■ Work instruction 1 ■
In the note on offline search for `~/clawd`, what does it recommend starting with instead of SuCo?
■ Work instruction 2 ■
Decide whether each statement agrees with the note on offline search for `~/clawd`: (a) An HNSW index needs a library binding. (b) SuCo is described as a production-ready solution. (c) SQLite FTS5 with metadata filters requires machine learning.
■ Work instruction 3 ■
Carry on writing the note on offline search for `~/clawd` from the point where it stops.

■ Reading text ■
+ + + +
Pragmatic take for `~/clawd`:
- **dont start** with SuCo.
- start with SQLite FTS + (optional) simple embeddings; youll get most UX wins immediately.
- consider SuCo/HNSW/ScaNN-class solutions only once:
- corpus is big (tens/hundreds of thousands of chunks)
- brute-force embedding search becomes too slow
- recall quality is meaningfully bottlenecked by lexical search
Offline-friendly alternatives (in increasing complexity):
- SQLite FTS5 + metadata filters (zero ML)
- Embeddings + brute force (works surprisingly far if chunk count is low)
- HNSW index (common, robust; needs a library binding)
- SuCo (research-grade; attractive if theres a solid implementation you can embed)
Open question:
- whats the **best** offline embedding model for “personal assistant memory” on your machines (MacBook + Castle)?
- if you already have Ollama: embed with a local model; otherwise ship a small embedding model in the toolchain.
## Implementation plan (phased, shippable)
+ + + +
Collected data entries:
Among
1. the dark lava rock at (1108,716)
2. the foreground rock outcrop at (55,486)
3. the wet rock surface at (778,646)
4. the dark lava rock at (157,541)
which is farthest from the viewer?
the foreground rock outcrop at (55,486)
+ + + +
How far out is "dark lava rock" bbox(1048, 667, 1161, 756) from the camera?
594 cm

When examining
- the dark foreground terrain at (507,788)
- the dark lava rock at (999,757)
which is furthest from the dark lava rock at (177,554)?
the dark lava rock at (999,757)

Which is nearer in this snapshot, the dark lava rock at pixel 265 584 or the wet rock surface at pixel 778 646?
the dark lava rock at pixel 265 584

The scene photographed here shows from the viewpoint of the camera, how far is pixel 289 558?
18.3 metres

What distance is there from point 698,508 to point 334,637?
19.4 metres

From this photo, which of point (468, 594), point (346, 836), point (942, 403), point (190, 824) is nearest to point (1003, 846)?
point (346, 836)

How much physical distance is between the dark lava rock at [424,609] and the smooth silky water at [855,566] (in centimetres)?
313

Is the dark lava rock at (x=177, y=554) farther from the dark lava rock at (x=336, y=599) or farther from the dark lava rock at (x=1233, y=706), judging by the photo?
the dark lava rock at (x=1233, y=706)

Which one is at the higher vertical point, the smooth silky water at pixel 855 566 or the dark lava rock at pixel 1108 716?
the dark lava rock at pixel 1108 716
+ + + +
■ Answer area 1 ■
SQLite FTS plus optional simple embeddings.

■ Answer area 2 ■
(a) Yes: "HNSW index (common, robust; needs a library binding)".
(b) No: "SuCo (research-grade; attractive if theres a solid implementation you can embed)".
(c) No: "SQLite FTS5 + metadata filters (zero ML)".

■ Answer area 3 ■
### Phase 0: workspace conventions (no code)
- add `bank/` files + entity pages
- add `## Retain` convention to daily logs
### Phase 1: `clawdbot memory index|recall` (FTS-only)
- parse Markdown (`memory/*.md`, `bank/*.md`) into chunks
- write to SQLite: `facts`, `entities`, `fact_entities`, `opinions`
- FTS5 table over `facts.content`
- `recall` returns citations (path + line) + trimmed content budget
### Phase 2: entity summaries + opinion tracking
- `reflect` updates `bank/entities/*.md`
- opinion confidence updates with evidence pointers (no embeddings required yet)
### Phase 3: semantic recall (offline embeddings)
- compute embeddings during indexing (incremental)
- retrieval = `hybrid(FTS, vector)` with simple fusion
### Phase 4: “graph-ish” traversal (still simple)
- entity links enable multi-hop: “related to Peter via warelay”
- optional: “topic” nodes, lightweight edges (not a full KG)
## References
- Letta / MemGPT concepts: “core memory blocks” + “archival memory” + tool-driven self-editing memory.
- Hindsight Technical Report: “retain / recall / reflect”, four-network memory, narrative fact extraction, opinion confidence evolution.
- SuCo: arXiv 2411.14754 (2024): “Subspace Collision” approximate nearest neighbor retrieval.